● Data records:
----

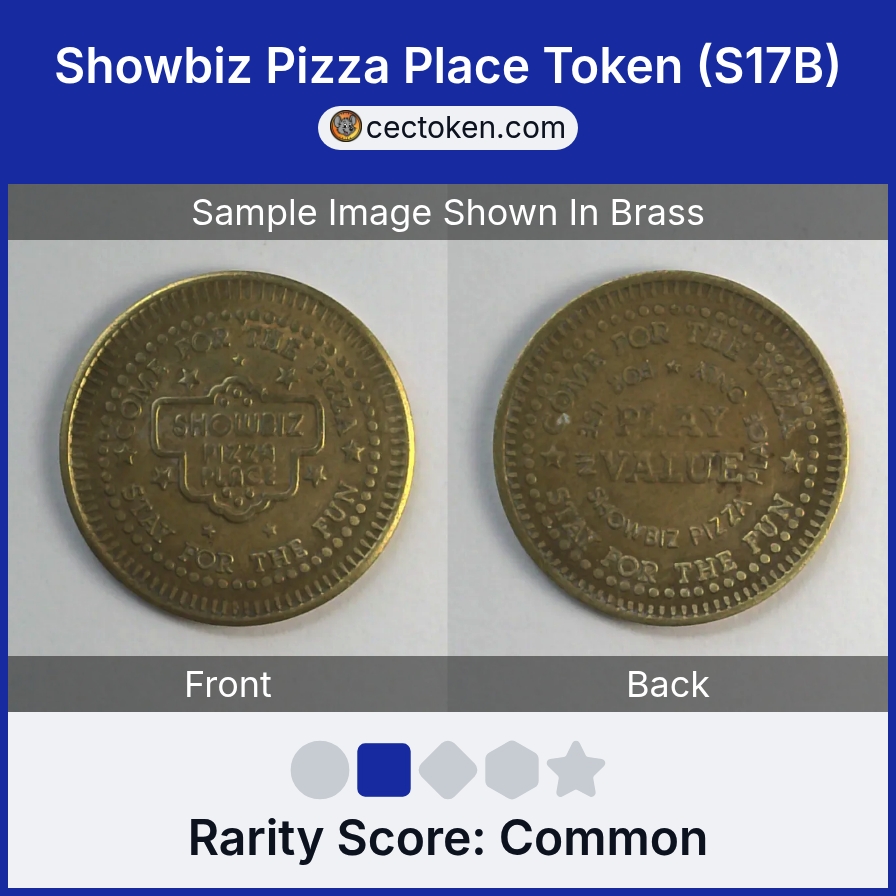 ShowBiz Pizza S17B Showbiz Pizza Place Token (S17B) — sample listing image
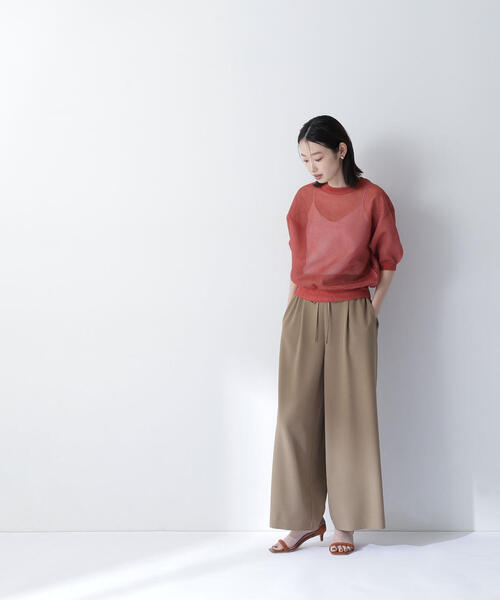 NATURAL BEAUTY BASIC(ナチュラルビューティーベーシック)の「◇リネンライクリボンイージーワイドパンツ(その他パンツ・レディース・チャコールグレー/ベージュ/キャメル・SMALL/MEDIUM/P/S)」の12枚目の写真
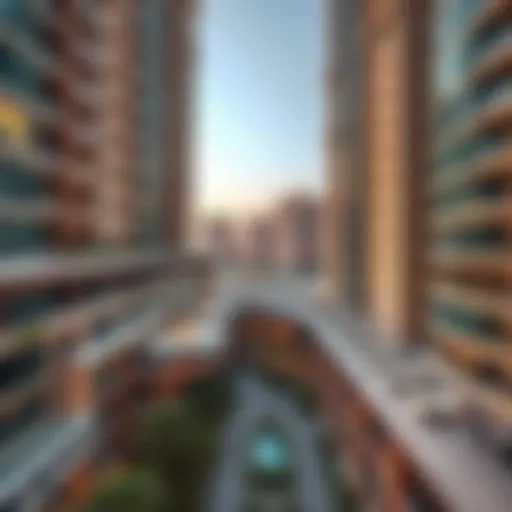 Aerial view of Redwood Al Barsha showcasing its modern architecture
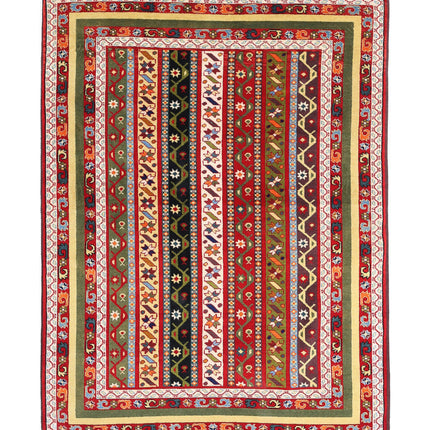 Shaal 4' 5" X 6' 2" Hand Knotted Wool Rug 4' 5" X 6' 2" (135 X 188) / Multi / Wool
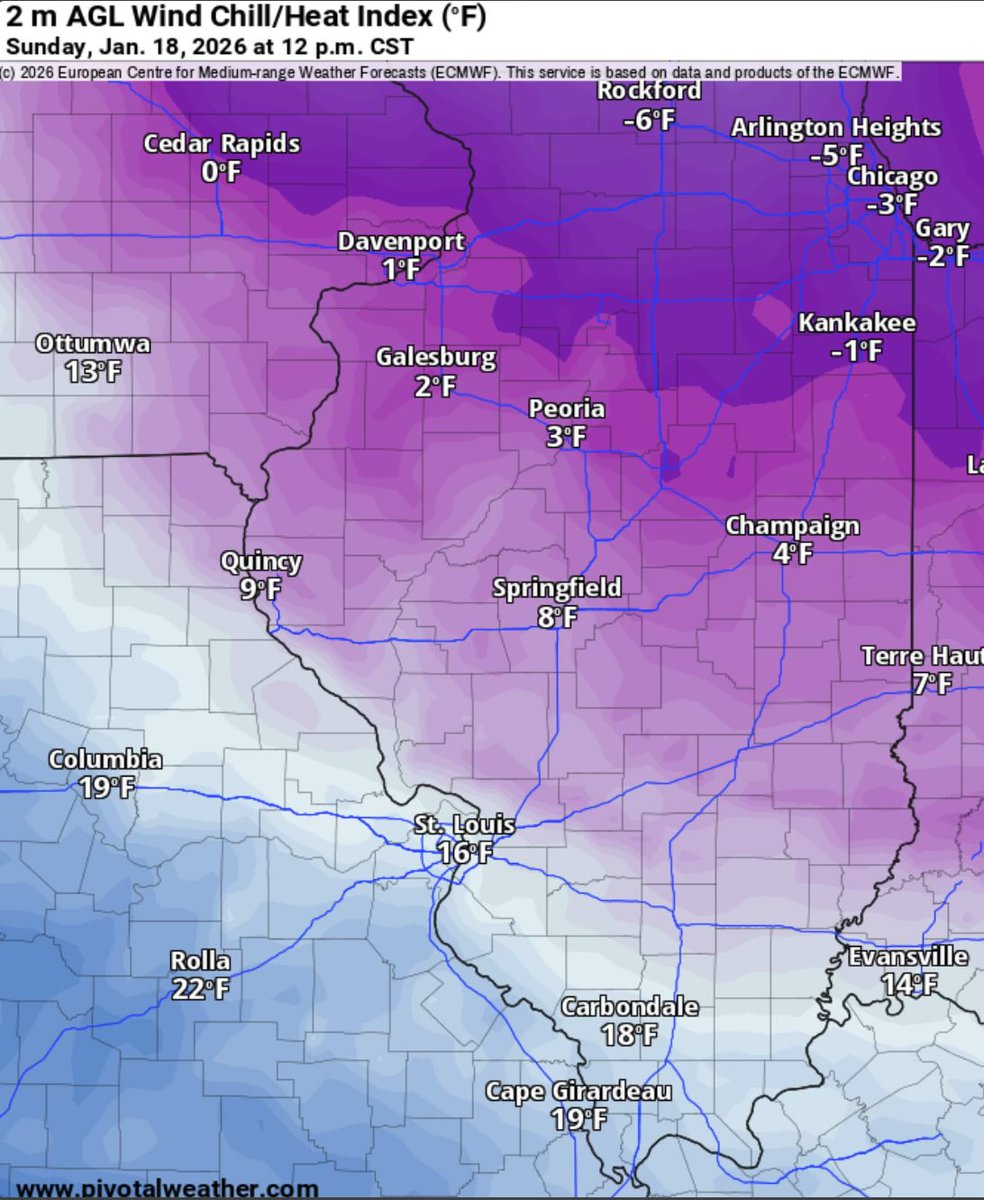 WindyCityWxMan's tweet photo. Time not yet confirmed for the #Bears vs #LA #Rams on Sunday, but #Chicago won’t be a welcoming city for fair weather California fans

Model blend wind chills near 0° or even below 0° if we get the early game. Could be the coldest playoff game ever played in #Chicago is 2° Bears-Green Bay game in 2008, which is not only the coldest playoff game but also the coldest ever game at Soldier Field. Actual air temps also forecast in the single digits so this should rank in the top 10 coldest of all time

#BearDown— WAY down

https://t.co/s22dyTcfu6
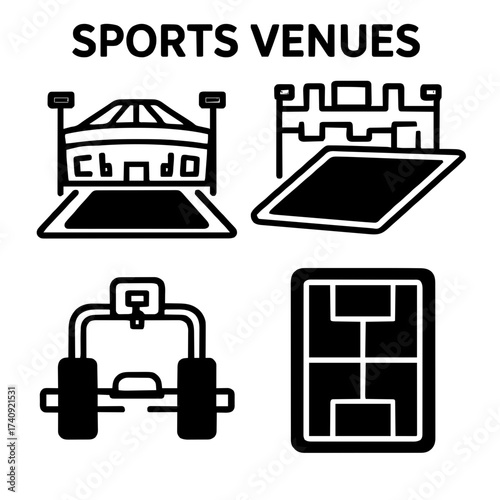 Sports venues icons including stadium, court, and racetrack design  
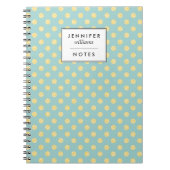 Mint en Gold Faux Glitter-Stippen op maat Notitieboek (Voorkant)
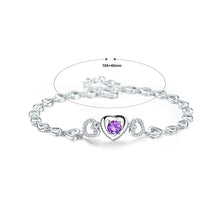 Load image into Gallery viewer, Fashion 925 Sterling Silver Heart Bracelet with Purple Cubic Zircon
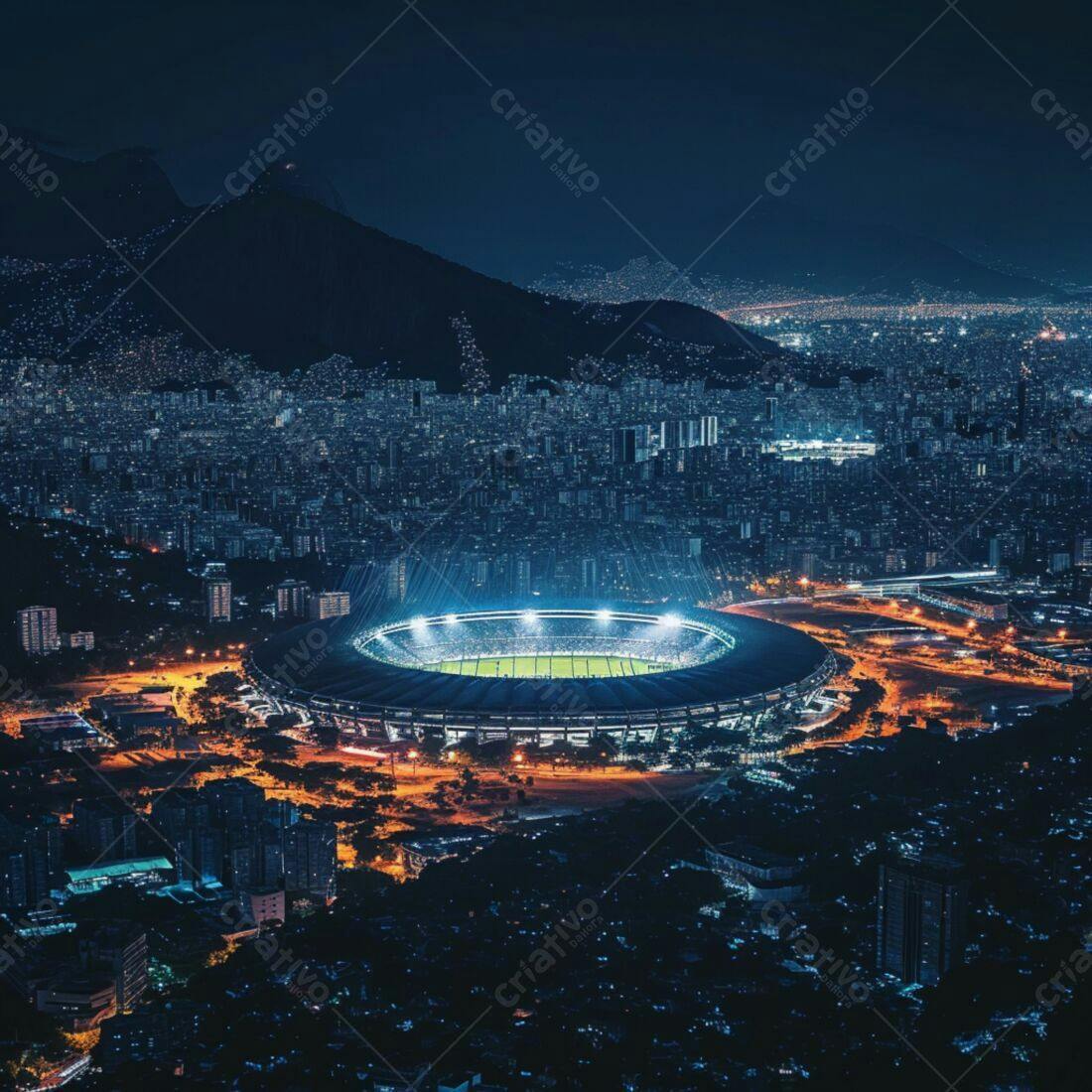 Estádio iluminado à noite em cidade montanhosa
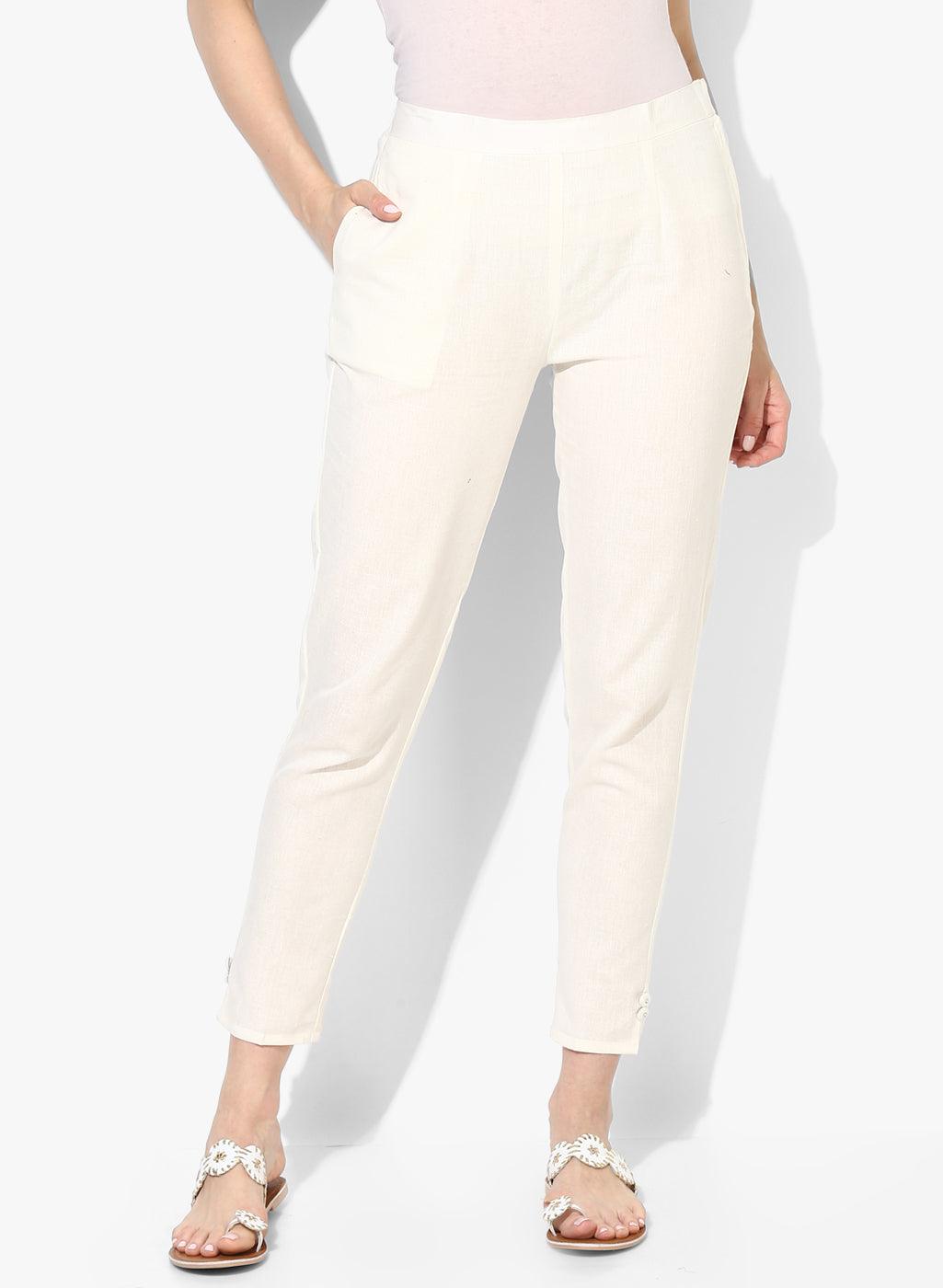 Women's Cream Chambray Cigarette Trousers - Noz2Toz - Indiakreations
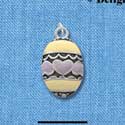 C2187 - Egg Lavendar Hearts Silver Charm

----

● Try it: Drop the pictures and reproduce the rest of the data exactly.

● Written response:
 ShowBiz Pizza S17B Showbiz Pizza Place Token (S17B) — sample listing image
 NATURAL BEAUTY BASIC(ナチュラルビューティーベーシック)の「◇リネンライクリボンイージーワイドパンツ(その他パンツ・レディース・チャコールグレー/ベージュ/キャメル・SMALL/MEDIUM/P/S)」の12枚目の写真
 Aerial view of Redwood Al Barsha showcasing its modern architecture
 Shaal 4' 5" X 6' 2" Hand Knotted Wool Rug 4' 5" X 6' 2" (135 X 188) / Multi / Wool
 WindyCityWxMan's tweet photo. Time not yet confirmed for the #Bears vs #LA #Rams on Sunday, but #Chicago won’t be a welcoming city for fair weather California fans

Model blend wind chills near 0° or even below 0° if we get the early game. Could be the coldest playoff game ever played in #Chicago is 2° Bears-Green Bay game in 2008, which is not only the coldest playoff game but also the coldest ever game at Soldier Field. Actual air temps also forecast in the single digits so this should rank in the top 10 coldest of all time

#BearDown— WAY down

https://t.co/s22dyTcfu6
 Sports venues icons including stadium, court, and racetrack design  
 Mint en Gold Faux Glitter-Stippen op maat Notitieboek (Voorkant)
 Load image into Gallery viewer, Fashion 925 Sterling Silver Heart Bracelet with Purple Cubic Zircon
 Estádio iluminado à noite em cidade montanhosa
 Women's Cream Chambray Cigarette Trousers - Noz2Toz - Indiakreations
 C2187 - Egg Lavendar Hearts Silver Charm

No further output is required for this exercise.